Python multithreading solution
Here, we will create a simple stochastic calculation of pi, and then parallelize it using multiprocessing (and multithreading to compare).
import random
def sample(n):
"""Make n trials of points in the square. Return (n, number_in_circle)
This is our basic function. By design, it returns everything it\
needs to compute the final answer: both n (even though it is an input
argument) and n_inside_circle. To compute our final answer, all we
have to do is sum up the n:s and the n_inside_circle:s and do our
computation"""
n_inside_circle = 0
for i in range(n):
x = random.random()
y = random.random()
if x**2 + y**2 < 1.0:
n_inside_circle += 1
return n, n_inside_circle
%%timeit
# Do it just for timing
n, n_inside_circle = sample(10**6)
598 ms ± 29.4 ms per loop (mean ± std. dev. of 7 runs, 1 loop each)
# Do the actual calculation (the previous result doesn't get saved)
n, n_inside_circle = sample(10**6)
This is the “calculate answer” phase.
pi = 4.0 * (n_inside_circle / n)
pi
3.144548
Do it in parallel with multiprocessing
This divides the calculation into 10 tasks and runs sample
on each of them. Then it re-combines the results.
import multiprocessing.pool
pool = multiprocessing.pool.Pool()
# The default pool makes one process per CPU
%%timeit
# Do it once to time it
results = pool.map(sample, [10**5] * 10)
320 ms ± 38.2 ms per loop (mean ± std. dev. of 7 runs, 1 loop each)
# Do it again to get the results, since the results of the above
# cell aren't accessible because of the %%timeit magic.
results = pool.map(sample, [10**5] * 10)
pool.close()
n_sum = sum(x[0] for x in results)
n_inside_circle_sum = sum(x[1] for x in results)
pi = 4.0 * (n_inside_circle_sum / n_sum)
pi
3.140768
Do it in “parallel” with threads
To compare.
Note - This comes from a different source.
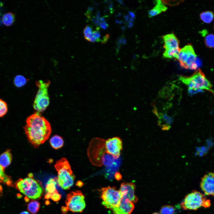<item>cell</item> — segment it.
Segmentation results:
<instances>
[{"mask_svg":"<svg viewBox=\"0 0 214 214\" xmlns=\"http://www.w3.org/2000/svg\"><path fill=\"white\" fill-rule=\"evenodd\" d=\"M24 127L29 142L38 148L49 138L52 129L50 124L40 113L36 112L28 117Z\"/></svg>","mask_w":214,"mask_h":214,"instance_id":"obj_1","label":"cell"},{"mask_svg":"<svg viewBox=\"0 0 214 214\" xmlns=\"http://www.w3.org/2000/svg\"><path fill=\"white\" fill-rule=\"evenodd\" d=\"M15 187L28 198L40 199L43 194L44 188L41 182L33 177L19 178L15 183Z\"/></svg>","mask_w":214,"mask_h":214,"instance_id":"obj_2","label":"cell"},{"mask_svg":"<svg viewBox=\"0 0 214 214\" xmlns=\"http://www.w3.org/2000/svg\"><path fill=\"white\" fill-rule=\"evenodd\" d=\"M54 167L58 173L56 179L58 185L63 189H70L73 185L75 176L67 158H62L57 160Z\"/></svg>","mask_w":214,"mask_h":214,"instance_id":"obj_3","label":"cell"},{"mask_svg":"<svg viewBox=\"0 0 214 214\" xmlns=\"http://www.w3.org/2000/svg\"><path fill=\"white\" fill-rule=\"evenodd\" d=\"M179 79L188 86V90H196L204 89L214 95L210 82L206 78L204 73L199 69L197 70L191 76L180 75Z\"/></svg>","mask_w":214,"mask_h":214,"instance_id":"obj_4","label":"cell"},{"mask_svg":"<svg viewBox=\"0 0 214 214\" xmlns=\"http://www.w3.org/2000/svg\"><path fill=\"white\" fill-rule=\"evenodd\" d=\"M50 84L49 81L40 80L36 82L38 89L34 101L33 108L37 112L40 113L43 112L49 104L48 89Z\"/></svg>","mask_w":214,"mask_h":214,"instance_id":"obj_5","label":"cell"},{"mask_svg":"<svg viewBox=\"0 0 214 214\" xmlns=\"http://www.w3.org/2000/svg\"><path fill=\"white\" fill-rule=\"evenodd\" d=\"M105 141L100 138H95L91 142L87 153L91 163L95 166L103 165L102 159L106 152Z\"/></svg>","mask_w":214,"mask_h":214,"instance_id":"obj_6","label":"cell"},{"mask_svg":"<svg viewBox=\"0 0 214 214\" xmlns=\"http://www.w3.org/2000/svg\"><path fill=\"white\" fill-rule=\"evenodd\" d=\"M196 57L192 45L189 44L181 49L177 59L183 68L196 70L199 66L196 62Z\"/></svg>","mask_w":214,"mask_h":214,"instance_id":"obj_7","label":"cell"},{"mask_svg":"<svg viewBox=\"0 0 214 214\" xmlns=\"http://www.w3.org/2000/svg\"><path fill=\"white\" fill-rule=\"evenodd\" d=\"M100 191L101 198L103 200L102 204L105 207L112 210L119 207L122 197L119 191L115 187L108 186L103 188Z\"/></svg>","mask_w":214,"mask_h":214,"instance_id":"obj_8","label":"cell"},{"mask_svg":"<svg viewBox=\"0 0 214 214\" xmlns=\"http://www.w3.org/2000/svg\"><path fill=\"white\" fill-rule=\"evenodd\" d=\"M207 200L204 195L194 191L185 196L180 206L182 209L185 210H196L202 207H204Z\"/></svg>","mask_w":214,"mask_h":214,"instance_id":"obj_9","label":"cell"},{"mask_svg":"<svg viewBox=\"0 0 214 214\" xmlns=\"http://www.w3.org/2000/svg\"><path fill=\"white\" fill-rule=\"evenodd\" d=\"M85 196L79 191H72L68 193L65 203L68 210L73 213H81L85 207Z\"/></svg>","mask_w":214,"mask_h":214,"instance_id":"obj_10","label":"cell"},{"mask_svg":"<svg viewBox=\"0 0 214 214\" xmlns=\"http://www.w3.org/2000/svg\"><path fill=\"white\" fill-rule=\"evenodd\" d=\"M106 152L111 155L113 158L118 159L122 149V140L119 137H115L109 138L105 142Z\"/></svg>","mask_w":214,"mask_h":214,"instance_id":"obj_11","label":"cell"},{"mask_svg":"<svg viewBox=\"0 0 214 214\" xmlns=\"http://www.w3.org/2000/svg\"><path fill=\"white\" fill-rule=\"evenodd\" d=\"M135 185L133 182L123 183L121 184L119 192L122 198L128 199L133 203L136 202L138 200L135 194Z\"/></svg>","mask_w":214,"mask_h":214,"instance_id":"obj_12","label":"cell"},{"mask_svg":"<svg viewBox=\"0 0 214 214\" xmlns=\"http://www.w3.org/2000/svg\"><path fill=\"white\" fill-rule=\"evenodd\" d=\"M200 187L205 194L214 196V173H208L202 177Z\"/></svg>","mask_w":214,"mask_h":214,"instance_id":"obj_13","label":"cell"},{"mask_svg":"<svg viewBox=\"0 0 214 214\" xmlns=\"http://www.w3.org/2000/svg\"><path fill=\"white\" fill-rule=\"evenodd\" d=\"M134 207L133 203L127 199L122 197L119 207L112 210L114 214H130Z\"/></svg>","mask_w":214,"mask_h":214,"instance_id":"obj_14","label":"cell"},{"mask_svg":"<svg viewBox=\"0 0 214 214\" xmlns=\"http://www.w3.org/2000/svg\"><path fill=\"white\" fill-rule=\"evenodd\" d=\"M164 41L163 47L165 49H174L180 48L179 41L173 34H167L162 37Z\"/></svg>","mask_w":214,"mask_h":214,"instance_id":"obj_15","label":"cell"},{"mask_svg":"<svg viewBox=\"0 0 214 214\" xmlns=\"http://www.w3.org/2000/svg\"><path fill=\"white\" fill-rule=\"evenodd\" d=\"M155 2L156 4L155 6L149 12L148 15L150 17L155 16L162 12H164L167 9V7L161 1L156 0Z\"/></svg>","mask_w":214,"mask_h":214,"instance_id":"obj_16","label":"cell"},{"mask_svg":"<svg viewBox=\"0 0 214 214\" xmlns=\"http://www.w3.org/2000/svg\"><path fill=\"white\" fill-rule=\"evenodd\" d=\"M12 156L10 150H7L0 155V165L4 169L11 163Z\"/></svg>","mask_w":214,"mask_h":214,"instance_id":"obj_17","label":"cell"},{"mask_svg":"<svg viewBox=\"0 0 214 214\" xmlns=\"http://www.w3.org/2000/svg\"><path fill=\"white\" fill-rule=\"evenodd\" d=\"M49 142L51 147L55 150L62 147L64 144L62 138L58 135H55L52 136L49 140Z\"/></svg>","mask_w":214,"mask_h":214,"instance_id":"obj_18","label":"cell"},{"mask_svg":"<svg viewBox=\"0 0 214 214\" xmlns=\"http://www.w3.org/2000/svg\"><path fill=\"white\" fill-rule=\"evenodd\" d=\"M56 177L49 179L45 185V191L46 193H52L57 191L56 185L57 184Z\"/></svg>","mask_w":214,"mask_h":214,"instance_id":"obj_19","label":"cell"},{"mask_svg":"<svg viewBox=\"0 0 214 214\" xmlns=\"http://www.w3.org/2000/svg\"><path fill=\"white\" fill-rule=\"evenodd\" d=\"M200 19L204 23H209L214 18V14L211 11H207L201 12L200 14Z\"/></svg>","mask_w":214,"mask_h":214,"instance_id":"obj_20","label":"cell"},{"mask_svg":"<svg viewBox=\"0 0 214 214\" xmlns=\"http://www.w3.org/2000/svg\"><path fill=\"white\" fill-rule=\"evenodd\" d=\"M4 169L0 165V183H4L7 185L13 186V183L11 177L5 174Z\"/></svg>","mask_w":214,"mask_h":214,"instance_id":"obj_21","label":"cell"},{"mask_svg":"<svg viewBox=\"0 0 214 214\" xmlns=\"http://www.w3.org/2000/svg\"><path fill=\"white\" fill-rule=\"evenodd\" d=\"M15 19V15L12 12H9L3 15L2 21L4 25L8 26H11L13 23Z\"/></svg>","mask_w":214,"mask_h":214,"instance_id":"obj_22","label":"cell"},{"mask_svg":"<svg viewBox=\"0 0 214 214\" xmlns=\"http://www.w3.org/2000/svg\"><path fill=\"white\" fill-rule=\"evenodd\" d=\"M40 207V202L37 200H32L28 204L27 210L32 214H35Z\"/></svg>","mask_w":214,"mask_h":214,"instance_id":"obj_23","label":"cell"},{"mask_svg":"<svg viewBox=\"0 0 214 214\" xmlns=\"http://www.w3.org/2000/svg\"><path fill=\"white\" fill-rule=\"evenodd\" d=\"M181 49L180 48L174 49H165L163 53V56L164 57L167 58L175 57L177 59Z\"/></svg>","mask_w":214,"mask_h":214,"instance_id":"obj_24","label":"cell"},{"mask_svg":"<svg viewBox=\"0 0 214 214\" xmlns=\"http://www.w3.org/2000/svg\"><path fill=\"white\" fill-rule=\"evenodd\" d=\"M204 42L207 47L214 48V34H210L207 35L205 37Z\"/></svg>","mask_w":214,"mask_h":214,"instance_id":"obj_25","label":"cell"},{"mask_svg":"<svg viewBox=\"0 0 214 214\" xmlns=\"http://www.w3.org/2000/svg\"><path fill=\"white\" fill-rule=\"evenodd\" d=\"M8 111L7 104L3 100L0 98V117H2L7 113Z\"/></svg>","mask_w":214,"mask_h":214,"instance_id":"obj_26","label":"cell"},{"mask_svg":"<svg viewBox=\"0 0 214 214\" xmlns=\"http://www.w3.org/2000/svg\"><path fill=\"white\" fill-rule=\"evenodd\" d=\"M114 161V160L113 157L107 153L105 154L103 158V164H104L106 167L110 166Z\"/></svg>","mask_w":214,"mask_h":214,"instance_id":"obj_27","label":"cell"},{"mask_svg":"<svg viewBox=\"0 0 214 214\" xmlns=\"http://www.w3.org/2000/svg\"><path fill=\"white\" fill-rule=\"evenodd\" d=\"M26 80L25 78L22 76L18 75L15 78L14 83L15 85L18 87H21L26 83Z\"/></svg>","mask_w":214,"mask_h":214,"instance_id":"obj_28","label":"cell"},{"mask_svg":"<svg viewBox=\"0 0 214 214\" xmlns=\"http://www.w3.org/2000/svg\"><path fill=\"white\" fill-rule=\"evenodd\" d=\"M174 209L171 205H165L162 207L160 210V214H173Z\"/></svg>","mask_w":214,"mask_h":214,"instance_id":"obj_29","label":"cell"},{"mask_svg":"<svg viewBox=\"0 0 214 214\" xmlns=\"http://www.w3.org/2000/svg\"><path fill=\"white\" fill-rule=\"evenodd\" d=\"M93 32L91 27L88 25L86 26L84 30V34L85 39L87 40L90 41Z\"/></svg>","mask_w":214,"mask_h":214,"instance_id":"obj_30","label":"cell"},{"mask_svg":"<svg viewBox=\"0 0 214 214\" xmlns=\"http://www.w3.org/2000/svg\"><path fill=\"white\" fill-rule=\"evenodd\" d=\"M61 197V195L57 191L51 194V199L53 201L56 202L59 200Z\"/></svg>","mask_w":214,"mask_h":214,"instance_id":"obj_31","label":"cell"},{"mask_svg":"<svg viewBox=\"0 0 214 214\" xmlns=\"http://www.w3.org/2000/svg\"><path fill=\"white\" fill-rule=\"evenodd\" d=\"M162 3L168 4L170 6H172L178 5L181 1H161Z\"/></svg>","mask_w":214,"mask_h":214,"instance_id":"obj_32","label":"cell"},{"mask_svg":"<svg viewBox=\"0 0 214 214\" xmlns=\"http://www.w3.org/2000/svg\"><path fill=\"white\" fill-rule=\"evenodd\" d=\"M92 34L95 37V38L97 39V42H98L100 41V34L98 29H97V30L93 32Z\"/></svg>","mask_w":214,"mask_h":214,"instance_id":"obj_33","label":"cell"},{"mask_svg":"<svg viewBox=\"0 0 214 214\" xmlns=\"http://www.w3.org/2000/svg\"><path fill=\"white\" fill-rule=\"evenodd\" d=\"M100 26L103 29H106L108 27V25L106 22H102L100 23Z\"/></svg>","mask_w":214,"mask_h":214,"instance_id":"obj_34","label":"cell"},{"mask_svg":"<svg viewBox=\"0 0 214 214\" xmlns=\"http://www.w3.org/2000/svg\"><path fill=\"white\" fill-rule=\"evenodd\" d=\"M68 209L67 207L63 206L61 207L62 214H66L68 210Z\"/></svg>","mask_w":214,"mask_h":214,"instance_id":"obj_35","label":"cell"},{"mask_svg":"<svg viewBox=\"0 0 214 214\" xmlns=\"http://www.w3.org/2000/svg\"><path fill=\"white\" fill-rule=\"evenodd\" d=\"M115 178L118 180H119L122 178L121 174L118 172H116L114 175Z\"/></svg>","mask_w":214,"mask_h":214,"instance_id":"obj_36","label":"cell"},{"mask_svg":"<svg viewBox=\"0 0 214 214\" xmlns=\"http://www.w3.org/2000/svg\"><path fill=\"white\" fill-rule=\"evenodd\" d=\"M200 33L201 34L202 36L203 37L205 36L207 33V31L206 29L203 30L201 32H200Z\"/></svg>","mask_w":214,"mask_h":214,"instance_id":"obj_37","label":"cell"},{"mask_svg":"<svg viewBox=\"0 0 214 214\" xmlns=\"http://www.w3.org/2000/svg\"><path fill=\"white\" fill-rule=\"evenodd\" d=\"M76 185L79 187H81L83 185V183L81 181H78L77 182Z\"/></svg>","mask_w":214,"mask_h":214,"instance_id":"obj_38","label":"cell"},{"mask_svg":"<svg viewBox=\"0 0 214 214\" xmlns=\"http://www.w3.org/2000/svg\"><path fill=\"white\" fill-rule=\"evenodd\" d=\"M51 193H46L44 196V199L48 200L50 198H51Z\"/></svg>","mask_w":214,"mask_h":214,"instance_id":"obj_39","label":"cell"},{"mask_svg":"<svg viewBox=\"0 0 214 214\" xmlns=\"http://www.w3.org/2000/svg\"><path fill=\"white\" fill-rule=\"evenodd\" d=\"M109 37V36L108 34H107L106 35V36H105L104 38H103V40L102 41V43H103L106 42Z\"/></svg>","mask_w":214,"mask_h":214,"instance_id":"obj_40","label":"cell"},{"mask_svg":"<svg viewBox=\"0 0 214 214\" xmlns=\"http://www.w3.org/2000/svg\"><path fill=\"white\" fill-rule=\"evenodd\" d=\"M129 15L131 16L132 17V18H133L135 17V15L132 12H129Z\"/></svg>","mask_w":214,"mask_h":214,"instance_id":"obj_41","label":"cell"},{"mask_svg":"<svg viewBox=\"0 0 214 214\" xmlns=\"http://www.w3.org/2000/svg\"><path fill=\"white\" fill-rule=\"evenodd\" d=\"M109 8L111 10V12H113L112 10V4H111L109 5Z\"/></svg>","mask_w":214,"mask_h":214,"instance_id":"obj_42","label":"cell"},{"mask_svg":"<svg viewBox=\"0 0 214 214\" xmlns=\"http://www.w3.org/2000/svg\"><path fill=\"white\" fill-rule=\"evenodd\" d=\"M20 214H29L27 211H24L21 212Z\"/></svg>","mask_w":214,"mask_h":214,"instance_id":"obj_43","label":"cell"},{"mask_svg":"<svg viewBox=\"0 0 214 214\" xmlns=\"http://www.w3.org/2000/svg\"><path fill=\"white\" fill-rule=\"evenodd\" d=\"M45 204L46 205H49V204H50V202H49L48 200H46L45 201Z\"/></svg>","mask_w":214,"mask_h":214,"instance_id":"obj_44","label":"cell"},{"mask_svg":"<svg viewBox=\"0 0 214 214\" xmlns=\"http://www.w3.org/2000/svg\"><path fill=\"white\" fill-rule=\"evenodd\" d=\"M24 199L26 202H28L29 201V198L26 196L25 197Z\"/></svg>","mask_w":214,"mask_h":214,"instance_id":"obj_45","label":"cell"},{"mask_svg":"<svg viewBox=\"0 0 214 214\" xmlns=\"http://www.w3.org/2000/svg\"><path fill=\"white\" fill-rule=\"evenodd\" d=\"M2 188L1 185H0V195L2 193Z\"/></svg>","mask_w":214,"mask_h":214,"instance_id":"obj_46","label":"cell"},{"mask_svg":"<svg viewBox=\"0 0 214 214\" xmlns=\"http://www.w3.org/2000/svg\"><path fill=\"white\" fill-rule=\"evenodd\" d=\"M128 15H127L125 17V18L126 19L127 21H128Z\"/></svg>","mask_w":214,"mask_h":214,"instance_id":"obj_47","label":"cell"},{"mask_svg":"<svg viewBox=\"0 0 214 214\" xmlns=\"http://www.w3.org/2000/svg\"><path fill=\"white\" fill-rule=\"evenodd\" d=\"M152 214H160L159 213H158L156 212V213H153Z\"/></svg>","mask_w":214,"mask_h":214,"instance_id":"obj_48","label":"cell"},{"mask_svg":"<svg viewBox=\"0 0 214 214\" xmlns=\"http://www.w3.org/2000/svg\"><path fill=\"white\" fill-rule=\"evenodd\" d=\"M118 1L121 4L122 3V2L121 1Z\"/></svg>","mask_w":214,"mask_h":214,"instance_id":"obj_49","label":"cell"},{"mask_svg":"<svg viewBox=\"0 0 214 214\" xmlns=\"http://www.w3.org/2000/svg\"></svg>","mask_w":214,"mask_h":214,"instance_id":"obj_50","label":"cell"}]
</instances>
This should not be any faster, because the multiple Python functions can not run at the same time in the same process.
threadpool = multiprocessing.pool.ThreadPool()
%%timeit -o
# Do it once to time it
threadpool.map(sample, [10**5] * 10)
635 ms ± 28.9 ms per loop (mean ± std. dev. of 7 runs, 1 loop each)
<TimeitResult : 635 ms ± 28.9 ms per loop (mean ± std. dev. of 7 runs, 1 loop each)>
# Do it again to get the results, since the results of the above
# cell aren't accessible because of the %%timeit magic.
results = threadpool.map(sample, [10**5] * 10)
threadpool.close()
n_sum = sum(x[0] for x in results)
n_inside_circle_sum = sum(x[1] for x in results)
pi = 4.0 * (n_inside_circle_sum / n_sum)
pi
3.142388
Future ideas
You could make a separate calculate
function that take a list of results and returns pi. This can be used regardless of if it is done with multiprocessing or without.
Notice the similarity to split-apply-combine or map-reduce which is a specialization of split-apply-combine.